_Problem to solve_
How many lines in the entries below contain the string "lower"? Case matters; give only the number.

======== Dataset records ========

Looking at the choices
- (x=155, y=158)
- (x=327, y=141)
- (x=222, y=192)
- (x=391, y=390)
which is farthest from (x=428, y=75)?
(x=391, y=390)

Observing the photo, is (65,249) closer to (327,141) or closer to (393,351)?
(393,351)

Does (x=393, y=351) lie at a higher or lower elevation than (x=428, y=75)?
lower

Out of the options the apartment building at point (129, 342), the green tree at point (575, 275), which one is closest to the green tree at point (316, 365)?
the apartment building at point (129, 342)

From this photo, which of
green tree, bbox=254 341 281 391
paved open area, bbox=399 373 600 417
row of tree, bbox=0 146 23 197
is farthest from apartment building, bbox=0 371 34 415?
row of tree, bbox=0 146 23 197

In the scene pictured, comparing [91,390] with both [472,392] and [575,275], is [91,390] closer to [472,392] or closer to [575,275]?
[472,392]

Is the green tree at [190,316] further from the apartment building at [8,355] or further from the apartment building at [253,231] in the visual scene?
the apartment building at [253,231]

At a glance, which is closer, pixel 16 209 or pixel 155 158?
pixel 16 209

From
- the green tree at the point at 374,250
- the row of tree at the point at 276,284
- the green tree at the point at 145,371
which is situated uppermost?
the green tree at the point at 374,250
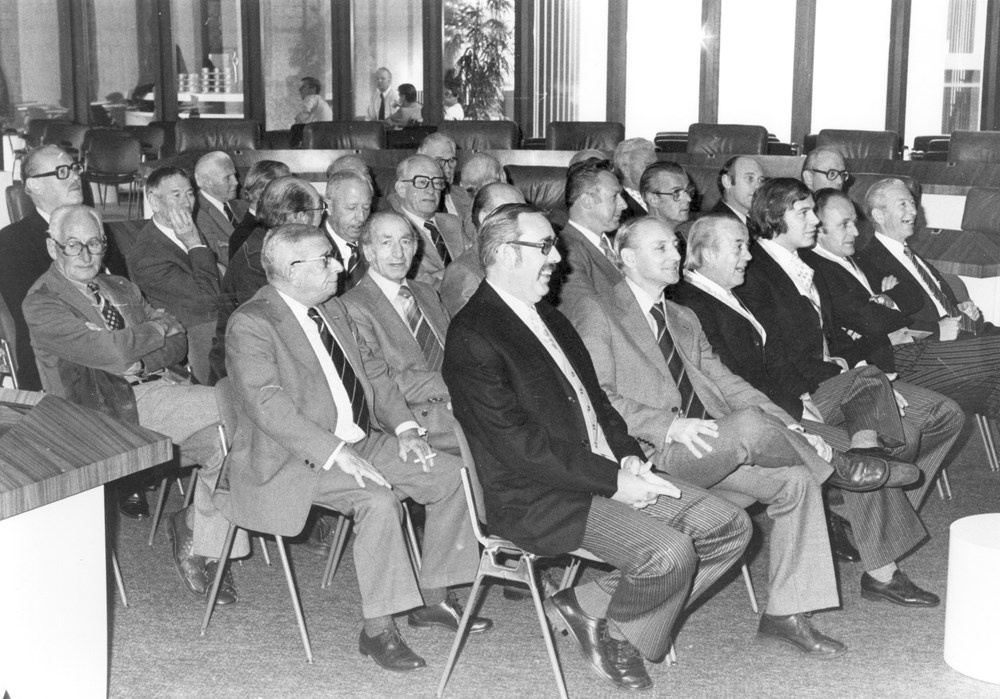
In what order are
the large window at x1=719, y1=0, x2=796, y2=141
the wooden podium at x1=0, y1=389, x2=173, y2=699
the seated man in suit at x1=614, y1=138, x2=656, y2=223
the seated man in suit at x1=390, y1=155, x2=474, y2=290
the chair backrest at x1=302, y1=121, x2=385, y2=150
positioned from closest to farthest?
the wooden podium at x1=0, y1=389, x2=173, y2=699, the seated man in suit at x1=390, y1=155, x2=474, y2=290, the seated man in suit at x1=614, y1=138, x2=656, y2=223, the chair backrest at x1=302, y1=121, x2=385, y2=150, the large window at x1=719, y1=0, x2=796, y2=141

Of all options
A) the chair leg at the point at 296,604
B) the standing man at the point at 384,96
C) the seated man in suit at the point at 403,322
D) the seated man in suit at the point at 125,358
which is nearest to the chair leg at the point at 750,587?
the seated man in suit at the point at 403,322

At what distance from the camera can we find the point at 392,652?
11.4ft

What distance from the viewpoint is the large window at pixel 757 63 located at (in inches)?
509

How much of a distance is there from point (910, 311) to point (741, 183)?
1.39m

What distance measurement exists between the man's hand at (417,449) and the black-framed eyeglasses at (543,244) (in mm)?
713

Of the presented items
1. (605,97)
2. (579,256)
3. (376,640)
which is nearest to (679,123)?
(605,97)

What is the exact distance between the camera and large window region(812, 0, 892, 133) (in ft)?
42.0

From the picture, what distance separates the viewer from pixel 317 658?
3537mm

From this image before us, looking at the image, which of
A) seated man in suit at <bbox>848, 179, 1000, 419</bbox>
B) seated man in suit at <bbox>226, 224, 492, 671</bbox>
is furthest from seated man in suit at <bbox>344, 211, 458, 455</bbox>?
seated man in suit at <bbox>848, 179, 1000, 419</bbox>

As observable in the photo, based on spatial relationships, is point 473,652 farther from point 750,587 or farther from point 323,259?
point 323,259

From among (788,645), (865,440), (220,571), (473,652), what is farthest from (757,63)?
(220,571)

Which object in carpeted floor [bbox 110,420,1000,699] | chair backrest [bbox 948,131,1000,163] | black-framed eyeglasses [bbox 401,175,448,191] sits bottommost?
carpeted floor [bbox 110,420,1000,699]

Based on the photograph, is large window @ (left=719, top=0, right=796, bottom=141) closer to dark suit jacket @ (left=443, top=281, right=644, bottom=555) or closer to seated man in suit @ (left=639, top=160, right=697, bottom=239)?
seated man in suit @ (left=639, top=160, right=697, bottom=239)

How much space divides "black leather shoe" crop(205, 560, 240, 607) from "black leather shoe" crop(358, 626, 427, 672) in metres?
0.62
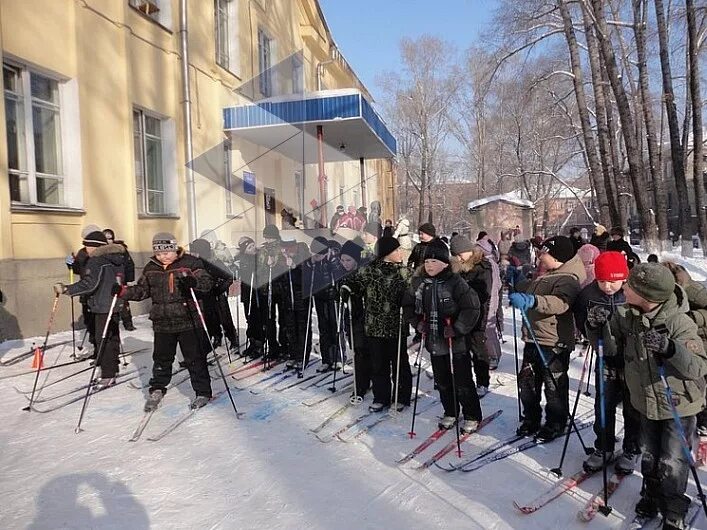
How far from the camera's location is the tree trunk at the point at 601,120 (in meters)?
17.5

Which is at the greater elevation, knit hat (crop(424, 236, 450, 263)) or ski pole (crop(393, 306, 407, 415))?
knit hat (crop(424, 236, 450, 263))

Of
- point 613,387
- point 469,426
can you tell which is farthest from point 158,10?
point 613,387

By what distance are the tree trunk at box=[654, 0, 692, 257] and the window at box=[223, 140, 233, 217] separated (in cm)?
1448

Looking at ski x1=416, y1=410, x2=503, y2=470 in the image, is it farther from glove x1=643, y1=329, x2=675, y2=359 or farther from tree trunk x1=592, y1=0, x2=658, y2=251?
tree trunk x1=592, y1=0, x2=658, y2=251

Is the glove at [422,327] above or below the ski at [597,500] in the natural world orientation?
above

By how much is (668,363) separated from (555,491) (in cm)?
123

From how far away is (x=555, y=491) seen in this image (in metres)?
3.67

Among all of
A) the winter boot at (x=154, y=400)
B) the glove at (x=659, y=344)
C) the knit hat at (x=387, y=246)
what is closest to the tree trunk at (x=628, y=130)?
the knit hat at (x=387, y=246)

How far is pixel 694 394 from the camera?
3055 mm

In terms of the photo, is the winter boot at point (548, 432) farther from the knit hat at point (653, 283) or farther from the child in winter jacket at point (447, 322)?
the knit hat at point (653, 283)

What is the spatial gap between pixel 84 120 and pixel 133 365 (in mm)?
4997

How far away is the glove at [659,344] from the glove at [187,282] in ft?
12.5

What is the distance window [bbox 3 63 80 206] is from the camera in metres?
8.59

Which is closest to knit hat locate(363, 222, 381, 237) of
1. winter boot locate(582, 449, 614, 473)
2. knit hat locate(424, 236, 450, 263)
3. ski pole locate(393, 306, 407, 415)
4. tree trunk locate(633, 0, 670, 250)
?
ski pole locate(393, 306, 407, 415)
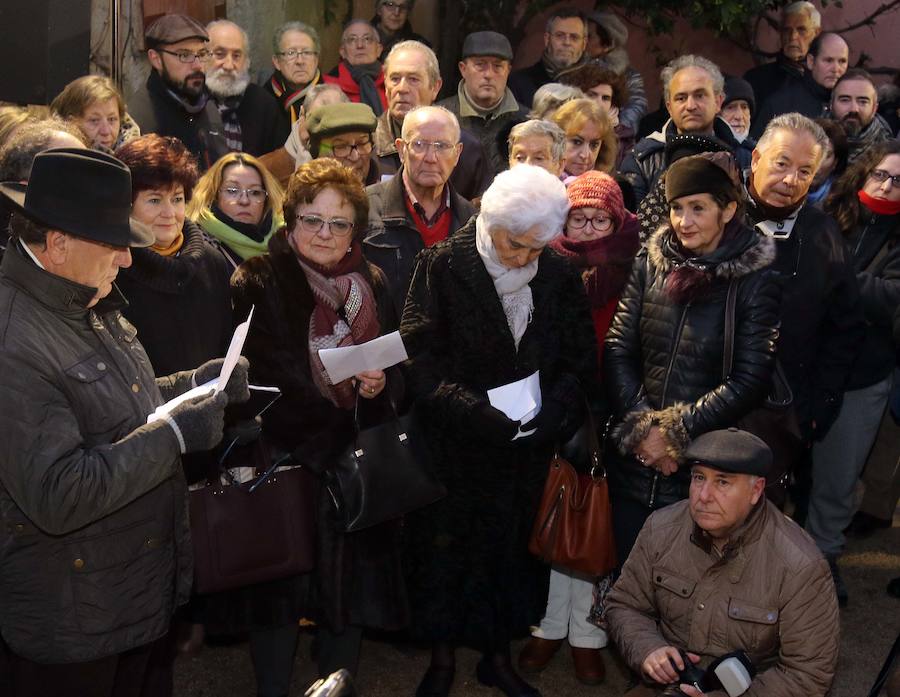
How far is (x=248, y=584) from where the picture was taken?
13.9 ft

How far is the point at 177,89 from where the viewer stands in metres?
6.34

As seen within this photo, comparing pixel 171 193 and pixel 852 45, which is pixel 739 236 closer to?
pixel 171 193

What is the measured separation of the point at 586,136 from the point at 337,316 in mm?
2077

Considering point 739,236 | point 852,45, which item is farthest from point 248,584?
point 852,45

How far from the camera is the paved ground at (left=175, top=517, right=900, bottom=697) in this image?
16.1ft

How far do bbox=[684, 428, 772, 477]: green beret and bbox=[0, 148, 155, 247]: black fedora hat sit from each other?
2.01 metres

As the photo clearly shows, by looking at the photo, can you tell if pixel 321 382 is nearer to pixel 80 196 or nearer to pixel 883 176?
pixel 80 196

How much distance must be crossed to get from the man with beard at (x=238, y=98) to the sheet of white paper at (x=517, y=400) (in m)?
3.13

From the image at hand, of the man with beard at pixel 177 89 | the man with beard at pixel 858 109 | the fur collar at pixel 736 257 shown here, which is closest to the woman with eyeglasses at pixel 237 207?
the man with beard at pixel 177 89

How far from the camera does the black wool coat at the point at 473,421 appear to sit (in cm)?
457

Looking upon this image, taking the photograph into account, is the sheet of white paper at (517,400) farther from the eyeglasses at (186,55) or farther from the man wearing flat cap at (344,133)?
the eyeglasses at (186,55)

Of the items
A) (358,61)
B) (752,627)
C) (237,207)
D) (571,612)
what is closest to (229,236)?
(237,207)

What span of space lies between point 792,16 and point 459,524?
5.81 m

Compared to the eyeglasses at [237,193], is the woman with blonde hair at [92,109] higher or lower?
higher
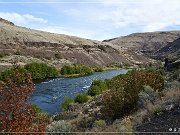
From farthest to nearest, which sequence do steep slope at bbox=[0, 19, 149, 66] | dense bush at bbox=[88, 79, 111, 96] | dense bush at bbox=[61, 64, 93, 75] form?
1. steep slope at bbox=[0, 19, 149, 66]
2. dense bush at bbox=[61, 64, 93, 75]
3. dense bush at bbox=[88, 79, 111, 96]

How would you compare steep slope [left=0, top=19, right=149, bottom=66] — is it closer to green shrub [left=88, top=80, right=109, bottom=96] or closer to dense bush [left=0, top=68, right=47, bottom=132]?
green shrub [left=88, top=80, right=109, bottom=96]

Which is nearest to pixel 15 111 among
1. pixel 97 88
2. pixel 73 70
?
pixel 97 88

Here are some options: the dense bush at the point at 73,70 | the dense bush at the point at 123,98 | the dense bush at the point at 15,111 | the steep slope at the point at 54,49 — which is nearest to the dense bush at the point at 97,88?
the dense bush at the point at 123,98

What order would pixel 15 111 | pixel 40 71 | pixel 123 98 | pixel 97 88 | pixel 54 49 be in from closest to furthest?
pixel 15 111 → pixel 123 98 → pixel 97 88 → pixel 40 71 → pixel 54 49

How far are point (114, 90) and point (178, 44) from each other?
572 ft

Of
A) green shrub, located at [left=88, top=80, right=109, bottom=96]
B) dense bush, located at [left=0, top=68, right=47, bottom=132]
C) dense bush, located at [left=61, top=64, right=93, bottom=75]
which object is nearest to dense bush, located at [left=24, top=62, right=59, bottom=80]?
dense bush, located at [left=61, top=64, right=93, bottom=75]

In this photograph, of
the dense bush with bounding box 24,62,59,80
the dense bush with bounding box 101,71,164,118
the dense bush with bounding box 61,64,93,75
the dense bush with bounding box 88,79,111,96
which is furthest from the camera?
the dense bush with bounding box 61,64,93,75

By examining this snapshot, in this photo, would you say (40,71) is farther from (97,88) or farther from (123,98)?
(123,98)

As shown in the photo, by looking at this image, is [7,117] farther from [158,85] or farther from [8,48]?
[8,48]

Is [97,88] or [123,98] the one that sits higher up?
[123,98]

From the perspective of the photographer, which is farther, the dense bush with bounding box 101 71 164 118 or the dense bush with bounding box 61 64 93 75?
the dense bush with bounding box 61 64 93 75

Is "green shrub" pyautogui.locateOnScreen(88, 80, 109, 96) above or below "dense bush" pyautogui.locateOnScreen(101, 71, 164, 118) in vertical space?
below

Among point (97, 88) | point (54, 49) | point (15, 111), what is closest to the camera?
point (15, 111)

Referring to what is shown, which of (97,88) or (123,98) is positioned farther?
(97,88)
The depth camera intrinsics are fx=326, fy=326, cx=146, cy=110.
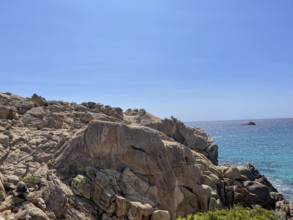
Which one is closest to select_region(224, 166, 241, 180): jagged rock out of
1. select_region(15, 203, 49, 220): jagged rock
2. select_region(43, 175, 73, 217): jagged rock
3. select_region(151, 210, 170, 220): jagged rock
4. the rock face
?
the rock face

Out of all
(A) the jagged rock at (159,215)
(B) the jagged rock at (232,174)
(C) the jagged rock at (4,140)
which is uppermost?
(C) the jagged rock at (4,140)

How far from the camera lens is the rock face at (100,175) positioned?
18.5m

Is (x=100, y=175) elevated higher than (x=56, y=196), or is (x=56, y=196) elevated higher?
(x=100, y=175)

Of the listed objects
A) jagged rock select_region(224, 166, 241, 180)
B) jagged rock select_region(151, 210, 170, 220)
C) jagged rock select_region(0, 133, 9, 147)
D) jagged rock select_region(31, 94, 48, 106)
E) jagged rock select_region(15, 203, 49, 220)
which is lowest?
jagged rock select_region(151, 210, 170, 220)

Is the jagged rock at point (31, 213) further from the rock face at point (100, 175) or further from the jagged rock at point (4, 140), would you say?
the jagged rock at point (4, 140)

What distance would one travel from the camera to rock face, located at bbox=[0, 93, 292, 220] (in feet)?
60.5

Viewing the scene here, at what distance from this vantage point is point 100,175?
20672mm

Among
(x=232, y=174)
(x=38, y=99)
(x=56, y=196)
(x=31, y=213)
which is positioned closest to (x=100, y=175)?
(x=56, y=196)

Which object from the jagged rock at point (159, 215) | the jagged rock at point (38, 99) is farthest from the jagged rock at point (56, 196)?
the jagged rock at point (38, 99)

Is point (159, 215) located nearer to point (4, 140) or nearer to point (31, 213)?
point (31, 213)

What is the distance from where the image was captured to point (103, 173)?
21031mm

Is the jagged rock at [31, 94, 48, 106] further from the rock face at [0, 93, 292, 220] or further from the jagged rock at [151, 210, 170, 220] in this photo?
the jagged rock at [151, 210, 170, 220]

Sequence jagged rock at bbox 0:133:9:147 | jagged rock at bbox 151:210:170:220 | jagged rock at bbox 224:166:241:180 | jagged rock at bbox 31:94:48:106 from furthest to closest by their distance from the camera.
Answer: jagged rock at bbox 31:94:48:106, jagged rock at bbox 224:166:241:180, jagged rock at bbox 0:133:9:147, jagged rock at bbox 151:210:170:220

========

_Exercise response_
3